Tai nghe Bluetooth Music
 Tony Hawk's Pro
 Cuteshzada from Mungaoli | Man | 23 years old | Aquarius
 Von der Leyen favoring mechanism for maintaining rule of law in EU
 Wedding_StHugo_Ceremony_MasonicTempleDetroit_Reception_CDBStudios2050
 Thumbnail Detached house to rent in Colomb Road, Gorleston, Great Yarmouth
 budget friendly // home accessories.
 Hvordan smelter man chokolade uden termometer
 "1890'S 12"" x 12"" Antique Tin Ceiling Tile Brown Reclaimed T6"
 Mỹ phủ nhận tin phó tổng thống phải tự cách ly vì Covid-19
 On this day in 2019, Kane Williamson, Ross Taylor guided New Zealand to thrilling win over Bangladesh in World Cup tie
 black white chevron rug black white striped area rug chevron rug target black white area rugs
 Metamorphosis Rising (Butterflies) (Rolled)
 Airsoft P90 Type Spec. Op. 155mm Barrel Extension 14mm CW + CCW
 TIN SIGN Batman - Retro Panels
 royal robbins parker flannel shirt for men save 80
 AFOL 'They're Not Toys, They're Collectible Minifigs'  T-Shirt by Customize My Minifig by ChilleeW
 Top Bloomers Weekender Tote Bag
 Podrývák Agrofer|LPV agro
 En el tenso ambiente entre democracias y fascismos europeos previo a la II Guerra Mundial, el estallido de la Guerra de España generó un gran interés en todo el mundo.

Exercise aim:
The response should be an exact copy of the lines from the one with "Podrývák Agrofer|LPV agro" through the end of the data, with no other text.

Answer below:
 Podrývák Agrofer|LPV agro
 En el tenso ambiente entre democracias y fascismos europeos previo a la II Guerra Mundial, el estallido de la Guerra de España generó un gran interés en todo el mundo.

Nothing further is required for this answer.